____ Brano
Saltamacchia: Interessantissimo perché penso che sia un’esperienza un po’ di tutti quello che stai raccontando rispetto a straniamenti che abbiamo tutti sperimentato e continuiamo a sperimentare, tutto il tempo che passiamo su zoom e anche con i collegamenti come questi che chiaramente hanno il vantaggio di poter permettere a noi tre di conversare oggi e allo stesso tempo non è la stessa identica cosa di quello che succede nella sala a me che ho di fronte questa platea. Ma l’importanza del luogo, tu spiegavi che questo ci permette di ancorare le memorie autobiografiche, pensa in un certo senso come anche l’olfatto, giusto? come l’olfatto anche aiuta ad ancorarci ai luoghi e a costruire le memorie, corretto?
Riva: Assolutamente sì, in realtà è proprio attraverso i processi evolutivi il nostro sistema cognitivo e sensoriale ha costruito una serie di meccanismi che ci aiutassero a fissare gli eventi più importanti per noi, quelli che poi ci permettono di riconoscersi in chi siamo, e sicuramente questi meccanismi, l’olfatto, i luoghi, il corpo, la corporeità e i suoi movimenti son tutte dimensioni che la tecnologia ci ha tolto, e paradossalmente cosa è successo? Che noi siamo bravissimi a prevedere che per ottenere l’attenzione della persona dobbiamo fare questo, ma non potendo spiegare perché questo succede non sappiamo anche gli effetti collaterali di questi processi. Uno dei problemi più grandi dell’uso dell’economia dell’attenzione è che le grandi aziende usano le tecnologie per capire come manipolare l’attenzione, ma non sanno quali sono gli effetti della manipolazione di questa attenzione. E quello che noi vediamo è che in effetti gli effetti vanno a toccare il senso più profondo dell’essere, vanno a toccare il nostro senso di umanità, il fatto di sapere chi siamo e di riconoscerci all’interno di un gruppo. Per questo dobbiamo essere consapevoli che tornare nei luoghi, essere presenti al Meeting fisicamente, non solo online, questo purtroppo per motivi personali non sono riuscito a essere con voi, però quello che volevo sottolineare è che il ritorno ai luoghi e alla corporeità e alla fisicità rappresentano uno degli strumenti fondamentali per riuscire a riprenderci l’attenzione che le tecnologie ci hanno tolto.
________
Cosa fare: Trascrivi senza modifiche il tratto del brano che comincia con "Saltamacchia: Interessantissimo perché" e prosegue fino a "le memorie, corretto?".
____ Dati
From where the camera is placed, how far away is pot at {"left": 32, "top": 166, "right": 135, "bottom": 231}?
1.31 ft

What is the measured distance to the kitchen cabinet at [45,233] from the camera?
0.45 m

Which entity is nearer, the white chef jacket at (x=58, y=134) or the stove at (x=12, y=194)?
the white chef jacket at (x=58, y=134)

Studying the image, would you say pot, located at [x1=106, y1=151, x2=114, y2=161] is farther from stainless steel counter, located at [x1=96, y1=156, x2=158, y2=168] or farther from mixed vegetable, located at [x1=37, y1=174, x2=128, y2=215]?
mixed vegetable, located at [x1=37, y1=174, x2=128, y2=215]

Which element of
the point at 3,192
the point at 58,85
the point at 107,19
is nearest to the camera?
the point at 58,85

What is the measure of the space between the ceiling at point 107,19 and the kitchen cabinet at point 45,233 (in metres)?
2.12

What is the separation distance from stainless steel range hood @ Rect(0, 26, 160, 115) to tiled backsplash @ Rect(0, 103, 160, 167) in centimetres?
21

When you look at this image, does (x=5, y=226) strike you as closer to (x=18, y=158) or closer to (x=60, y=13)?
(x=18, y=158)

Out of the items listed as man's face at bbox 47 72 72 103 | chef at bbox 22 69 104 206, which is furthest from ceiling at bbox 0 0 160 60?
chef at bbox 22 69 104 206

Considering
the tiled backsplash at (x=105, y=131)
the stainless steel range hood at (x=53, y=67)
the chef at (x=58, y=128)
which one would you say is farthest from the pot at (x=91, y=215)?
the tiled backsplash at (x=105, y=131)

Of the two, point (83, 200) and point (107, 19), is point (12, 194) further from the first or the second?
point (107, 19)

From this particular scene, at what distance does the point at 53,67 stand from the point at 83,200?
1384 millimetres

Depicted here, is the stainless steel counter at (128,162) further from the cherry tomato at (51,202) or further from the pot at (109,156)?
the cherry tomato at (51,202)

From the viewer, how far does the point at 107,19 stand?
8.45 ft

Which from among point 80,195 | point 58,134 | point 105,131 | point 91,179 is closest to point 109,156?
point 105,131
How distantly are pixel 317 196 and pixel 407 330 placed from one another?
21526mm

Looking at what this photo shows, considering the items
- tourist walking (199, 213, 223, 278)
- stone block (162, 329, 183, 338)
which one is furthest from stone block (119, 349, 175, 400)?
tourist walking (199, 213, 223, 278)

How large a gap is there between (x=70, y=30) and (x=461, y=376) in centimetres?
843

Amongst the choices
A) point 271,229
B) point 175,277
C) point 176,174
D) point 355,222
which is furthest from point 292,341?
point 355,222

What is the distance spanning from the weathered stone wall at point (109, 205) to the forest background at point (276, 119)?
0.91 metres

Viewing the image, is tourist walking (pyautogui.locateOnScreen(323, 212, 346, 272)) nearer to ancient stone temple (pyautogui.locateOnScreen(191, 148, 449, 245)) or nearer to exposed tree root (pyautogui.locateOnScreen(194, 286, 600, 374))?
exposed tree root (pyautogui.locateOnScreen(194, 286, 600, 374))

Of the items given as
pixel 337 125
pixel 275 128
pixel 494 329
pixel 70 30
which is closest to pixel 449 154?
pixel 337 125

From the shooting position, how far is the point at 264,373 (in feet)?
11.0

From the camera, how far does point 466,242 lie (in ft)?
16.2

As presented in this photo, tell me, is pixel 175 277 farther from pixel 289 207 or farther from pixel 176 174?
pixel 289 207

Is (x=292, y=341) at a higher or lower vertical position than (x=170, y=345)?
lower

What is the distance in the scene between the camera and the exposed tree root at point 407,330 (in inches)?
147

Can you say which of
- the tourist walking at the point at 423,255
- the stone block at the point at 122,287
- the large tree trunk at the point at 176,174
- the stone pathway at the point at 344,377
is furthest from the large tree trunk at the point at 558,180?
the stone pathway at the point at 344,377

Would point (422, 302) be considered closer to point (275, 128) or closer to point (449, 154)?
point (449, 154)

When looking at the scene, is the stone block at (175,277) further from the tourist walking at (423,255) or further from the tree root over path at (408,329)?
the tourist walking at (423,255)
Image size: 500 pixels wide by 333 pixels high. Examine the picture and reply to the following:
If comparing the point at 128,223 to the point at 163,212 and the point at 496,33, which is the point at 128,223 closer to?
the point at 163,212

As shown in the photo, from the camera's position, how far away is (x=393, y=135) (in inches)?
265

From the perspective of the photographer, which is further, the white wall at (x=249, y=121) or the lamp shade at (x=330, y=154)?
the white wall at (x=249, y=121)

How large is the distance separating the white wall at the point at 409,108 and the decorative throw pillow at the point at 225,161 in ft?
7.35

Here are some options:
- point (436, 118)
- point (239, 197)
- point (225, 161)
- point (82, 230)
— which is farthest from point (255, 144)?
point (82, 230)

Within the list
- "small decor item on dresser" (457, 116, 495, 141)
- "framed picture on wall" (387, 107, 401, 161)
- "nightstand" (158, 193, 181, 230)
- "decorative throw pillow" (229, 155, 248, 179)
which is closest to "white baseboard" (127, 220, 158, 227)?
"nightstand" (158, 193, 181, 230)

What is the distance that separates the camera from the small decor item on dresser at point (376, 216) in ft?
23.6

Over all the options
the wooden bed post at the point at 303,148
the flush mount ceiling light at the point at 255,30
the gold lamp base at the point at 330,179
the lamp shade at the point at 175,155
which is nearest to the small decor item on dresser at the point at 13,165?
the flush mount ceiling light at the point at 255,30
________
La tua risposta:
Saltamacchia: Interessantissimo perché penso che sia un’esperienza un po’ di tutti quello che stai raccontando rispetto a straniamenti che abbiamo tutti sperimentato e continuiamo a sperimentare, tutto il tempo che passiamo su zoom e anche con i collegamenti come questi che chiaramente hanno il vantaggio di poter permettere a noi tre di conversare oggi e allo stesso tempo non è la stessa identica cosa di quello che succede nella sala a me che ho di fronte questa platea. Ma l’importanza del luogo, tu spiegavi che questo ci permette di ancorare le memorie autobiografiche, pensa in un certo senso come anche l’olfatto, giusto? come l’olfatto anche aiuta ad ancorarci ai luoghi e a costruire le memorie, corretto?